「食べる量を減らしているのに体重が落ちない」「夕方になると靴がきつくなる」「朝、顔がパンパンに腫れている」──こうした訴えで来院される女性患者さんの多くは、純粋な脂肪太りではなく「水太り」に該当します。水太りは脂肪太りとは生理学的メカニズムが根本的に異なり、単純なカロリー制限では改善しにくく、むしろ過度な食事制限が低たんぱく血症を介して浮腫を悪化させる悪循環に陥りがちです。漢方医学ではこの状態を「水滞(すいたい)」「水毒」と呼び、利水・温陽・健脾を軸にマネジメントしてきました。本稿では、水太り・むくみ・水滞体質の判定法から、利水食材を活かした食事戦略、漢方処方、SGLT2阻害薬との関連までを糖尿病専門医の臨床視点で体系的に解説します。

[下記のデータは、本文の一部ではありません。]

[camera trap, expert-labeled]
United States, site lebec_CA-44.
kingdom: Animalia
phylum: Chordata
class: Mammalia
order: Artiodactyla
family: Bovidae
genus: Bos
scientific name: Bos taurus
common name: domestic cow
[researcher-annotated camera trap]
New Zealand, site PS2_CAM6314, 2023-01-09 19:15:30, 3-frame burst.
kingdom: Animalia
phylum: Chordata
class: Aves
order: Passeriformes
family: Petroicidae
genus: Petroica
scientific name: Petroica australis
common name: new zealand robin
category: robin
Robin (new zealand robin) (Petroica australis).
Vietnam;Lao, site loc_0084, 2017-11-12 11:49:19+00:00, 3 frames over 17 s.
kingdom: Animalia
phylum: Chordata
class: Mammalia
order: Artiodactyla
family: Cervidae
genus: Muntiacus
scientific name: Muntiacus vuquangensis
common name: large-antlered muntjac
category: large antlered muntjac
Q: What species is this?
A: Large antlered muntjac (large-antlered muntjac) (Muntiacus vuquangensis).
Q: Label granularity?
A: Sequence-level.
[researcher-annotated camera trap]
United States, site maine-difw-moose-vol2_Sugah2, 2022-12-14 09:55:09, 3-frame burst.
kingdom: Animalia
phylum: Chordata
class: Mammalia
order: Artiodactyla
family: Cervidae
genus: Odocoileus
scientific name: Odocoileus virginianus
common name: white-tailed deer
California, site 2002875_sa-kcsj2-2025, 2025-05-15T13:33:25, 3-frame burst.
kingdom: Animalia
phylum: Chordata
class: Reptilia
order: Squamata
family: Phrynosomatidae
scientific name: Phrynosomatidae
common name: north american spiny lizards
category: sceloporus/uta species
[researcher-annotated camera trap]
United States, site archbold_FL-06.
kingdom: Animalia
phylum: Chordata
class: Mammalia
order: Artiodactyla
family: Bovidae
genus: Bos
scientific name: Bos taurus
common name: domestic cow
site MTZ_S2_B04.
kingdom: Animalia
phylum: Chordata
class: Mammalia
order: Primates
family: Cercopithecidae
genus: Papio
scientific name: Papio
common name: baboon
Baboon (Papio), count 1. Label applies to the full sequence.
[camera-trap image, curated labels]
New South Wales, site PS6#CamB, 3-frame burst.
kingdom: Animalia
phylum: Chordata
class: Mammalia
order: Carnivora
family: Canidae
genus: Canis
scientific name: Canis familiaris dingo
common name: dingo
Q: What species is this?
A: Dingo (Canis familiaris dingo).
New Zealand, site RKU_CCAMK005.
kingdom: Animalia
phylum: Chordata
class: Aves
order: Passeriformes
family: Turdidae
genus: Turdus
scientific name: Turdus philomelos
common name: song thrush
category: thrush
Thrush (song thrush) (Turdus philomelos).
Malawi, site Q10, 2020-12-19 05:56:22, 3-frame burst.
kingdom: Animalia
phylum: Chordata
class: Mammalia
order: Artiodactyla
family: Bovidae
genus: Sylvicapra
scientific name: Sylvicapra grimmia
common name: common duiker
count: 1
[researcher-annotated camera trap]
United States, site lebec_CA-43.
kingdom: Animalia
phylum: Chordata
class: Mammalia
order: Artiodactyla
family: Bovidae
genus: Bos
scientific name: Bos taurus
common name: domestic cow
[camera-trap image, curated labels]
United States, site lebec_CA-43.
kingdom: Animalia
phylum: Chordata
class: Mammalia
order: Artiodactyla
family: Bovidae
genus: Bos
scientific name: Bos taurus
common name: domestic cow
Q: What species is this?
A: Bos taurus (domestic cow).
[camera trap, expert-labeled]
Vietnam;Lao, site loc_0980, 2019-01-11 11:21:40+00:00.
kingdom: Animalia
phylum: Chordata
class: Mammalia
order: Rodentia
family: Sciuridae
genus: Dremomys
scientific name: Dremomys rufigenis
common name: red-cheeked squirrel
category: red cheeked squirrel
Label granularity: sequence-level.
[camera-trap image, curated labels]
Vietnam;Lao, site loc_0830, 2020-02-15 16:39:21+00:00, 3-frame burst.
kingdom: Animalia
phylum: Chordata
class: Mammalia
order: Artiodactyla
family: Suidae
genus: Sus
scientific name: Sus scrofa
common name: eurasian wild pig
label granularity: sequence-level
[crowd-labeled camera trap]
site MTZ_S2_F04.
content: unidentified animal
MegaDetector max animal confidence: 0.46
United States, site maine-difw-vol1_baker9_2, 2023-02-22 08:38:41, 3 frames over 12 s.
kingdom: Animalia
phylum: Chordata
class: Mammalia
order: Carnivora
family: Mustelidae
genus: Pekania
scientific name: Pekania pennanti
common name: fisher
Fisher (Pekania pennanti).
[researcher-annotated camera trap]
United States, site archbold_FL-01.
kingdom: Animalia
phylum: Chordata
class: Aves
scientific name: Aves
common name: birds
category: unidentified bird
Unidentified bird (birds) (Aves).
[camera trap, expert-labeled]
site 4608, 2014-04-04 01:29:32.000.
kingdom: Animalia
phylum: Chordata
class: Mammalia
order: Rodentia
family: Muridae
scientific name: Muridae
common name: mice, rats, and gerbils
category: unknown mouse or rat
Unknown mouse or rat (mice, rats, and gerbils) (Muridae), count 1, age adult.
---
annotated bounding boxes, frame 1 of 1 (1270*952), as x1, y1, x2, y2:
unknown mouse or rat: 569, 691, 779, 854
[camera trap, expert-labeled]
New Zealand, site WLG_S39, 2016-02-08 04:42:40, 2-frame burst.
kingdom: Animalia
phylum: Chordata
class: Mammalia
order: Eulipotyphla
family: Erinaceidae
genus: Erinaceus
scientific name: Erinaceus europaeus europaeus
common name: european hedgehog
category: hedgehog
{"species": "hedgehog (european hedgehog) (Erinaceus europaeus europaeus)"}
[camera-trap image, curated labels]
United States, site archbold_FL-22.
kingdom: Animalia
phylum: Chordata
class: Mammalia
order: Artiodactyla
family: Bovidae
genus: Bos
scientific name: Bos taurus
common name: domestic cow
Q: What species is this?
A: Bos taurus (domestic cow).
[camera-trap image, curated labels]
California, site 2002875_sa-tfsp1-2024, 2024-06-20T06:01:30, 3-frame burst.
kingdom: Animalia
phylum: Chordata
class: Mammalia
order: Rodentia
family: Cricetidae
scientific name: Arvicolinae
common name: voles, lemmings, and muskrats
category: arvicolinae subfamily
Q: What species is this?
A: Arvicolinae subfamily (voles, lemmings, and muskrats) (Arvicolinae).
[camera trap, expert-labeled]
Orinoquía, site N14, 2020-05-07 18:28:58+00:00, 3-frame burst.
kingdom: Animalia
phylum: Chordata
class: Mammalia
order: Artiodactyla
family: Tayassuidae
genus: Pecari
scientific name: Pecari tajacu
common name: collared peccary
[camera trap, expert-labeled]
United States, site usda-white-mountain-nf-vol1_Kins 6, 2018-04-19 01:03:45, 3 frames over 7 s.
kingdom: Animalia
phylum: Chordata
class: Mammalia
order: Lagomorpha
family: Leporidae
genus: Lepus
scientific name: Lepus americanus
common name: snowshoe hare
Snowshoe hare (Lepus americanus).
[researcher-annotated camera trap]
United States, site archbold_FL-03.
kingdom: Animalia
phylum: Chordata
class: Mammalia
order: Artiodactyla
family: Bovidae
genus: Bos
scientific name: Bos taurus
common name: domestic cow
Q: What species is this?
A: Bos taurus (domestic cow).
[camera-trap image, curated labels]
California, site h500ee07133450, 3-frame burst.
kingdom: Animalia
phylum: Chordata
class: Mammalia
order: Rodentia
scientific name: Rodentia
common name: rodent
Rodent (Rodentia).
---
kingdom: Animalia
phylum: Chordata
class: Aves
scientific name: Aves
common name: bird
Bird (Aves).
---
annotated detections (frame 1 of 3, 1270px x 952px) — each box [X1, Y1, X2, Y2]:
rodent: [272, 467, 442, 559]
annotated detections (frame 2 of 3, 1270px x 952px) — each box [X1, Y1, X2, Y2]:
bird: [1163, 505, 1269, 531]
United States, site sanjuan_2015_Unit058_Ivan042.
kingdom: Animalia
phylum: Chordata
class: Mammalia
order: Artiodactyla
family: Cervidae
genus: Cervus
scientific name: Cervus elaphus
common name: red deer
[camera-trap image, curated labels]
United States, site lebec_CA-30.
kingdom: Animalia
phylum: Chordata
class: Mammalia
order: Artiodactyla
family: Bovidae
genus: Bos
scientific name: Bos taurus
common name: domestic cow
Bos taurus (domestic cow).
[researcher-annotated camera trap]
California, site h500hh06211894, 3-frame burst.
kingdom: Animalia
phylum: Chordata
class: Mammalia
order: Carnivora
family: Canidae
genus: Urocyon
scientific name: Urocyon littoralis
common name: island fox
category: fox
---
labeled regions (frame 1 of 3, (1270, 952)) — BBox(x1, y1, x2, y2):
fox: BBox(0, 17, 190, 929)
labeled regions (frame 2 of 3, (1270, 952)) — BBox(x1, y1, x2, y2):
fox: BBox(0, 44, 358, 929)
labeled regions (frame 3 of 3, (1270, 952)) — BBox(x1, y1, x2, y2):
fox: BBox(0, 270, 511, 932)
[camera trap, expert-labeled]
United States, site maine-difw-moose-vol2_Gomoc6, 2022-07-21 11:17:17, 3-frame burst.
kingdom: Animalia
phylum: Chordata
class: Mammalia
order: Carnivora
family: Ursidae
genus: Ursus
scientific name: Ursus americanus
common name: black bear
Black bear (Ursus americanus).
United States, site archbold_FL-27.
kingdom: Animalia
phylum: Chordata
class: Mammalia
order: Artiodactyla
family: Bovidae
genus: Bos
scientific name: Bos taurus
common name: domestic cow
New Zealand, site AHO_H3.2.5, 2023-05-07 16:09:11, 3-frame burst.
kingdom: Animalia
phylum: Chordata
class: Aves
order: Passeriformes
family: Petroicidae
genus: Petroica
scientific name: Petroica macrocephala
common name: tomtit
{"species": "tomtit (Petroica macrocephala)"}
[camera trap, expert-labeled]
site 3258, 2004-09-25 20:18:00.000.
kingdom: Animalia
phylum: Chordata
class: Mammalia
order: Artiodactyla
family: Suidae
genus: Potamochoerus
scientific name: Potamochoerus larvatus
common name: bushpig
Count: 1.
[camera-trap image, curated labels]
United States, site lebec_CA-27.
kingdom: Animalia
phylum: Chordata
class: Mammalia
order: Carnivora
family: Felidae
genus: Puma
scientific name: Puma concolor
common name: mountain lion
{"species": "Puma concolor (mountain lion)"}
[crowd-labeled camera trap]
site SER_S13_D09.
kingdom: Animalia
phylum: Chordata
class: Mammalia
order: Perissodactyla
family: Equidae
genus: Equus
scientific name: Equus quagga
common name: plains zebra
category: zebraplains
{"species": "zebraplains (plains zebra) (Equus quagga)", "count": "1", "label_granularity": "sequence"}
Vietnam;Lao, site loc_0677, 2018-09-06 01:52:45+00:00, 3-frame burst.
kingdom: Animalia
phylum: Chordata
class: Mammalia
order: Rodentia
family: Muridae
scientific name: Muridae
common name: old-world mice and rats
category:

※本記事は一般的な医学情報の提供を目的としており、個別の処方判断・治療方針は必ず医師にご相談ください。
水太りとは — むくみのメカニズムと脂肪太りとの違い
水太りとは、医学的には「細胞外液(とくに間質液)の貯留による体重増加と外見上の膨満」を指します。脂肪細胞そのものが肥大しているわけではなく、皮下組織の隙間を埋める間質液(リンパ液・組織液)が増えている状態です。したがって脂肪太りと水太りでは、見た目が似ていても病態は完全に別物です。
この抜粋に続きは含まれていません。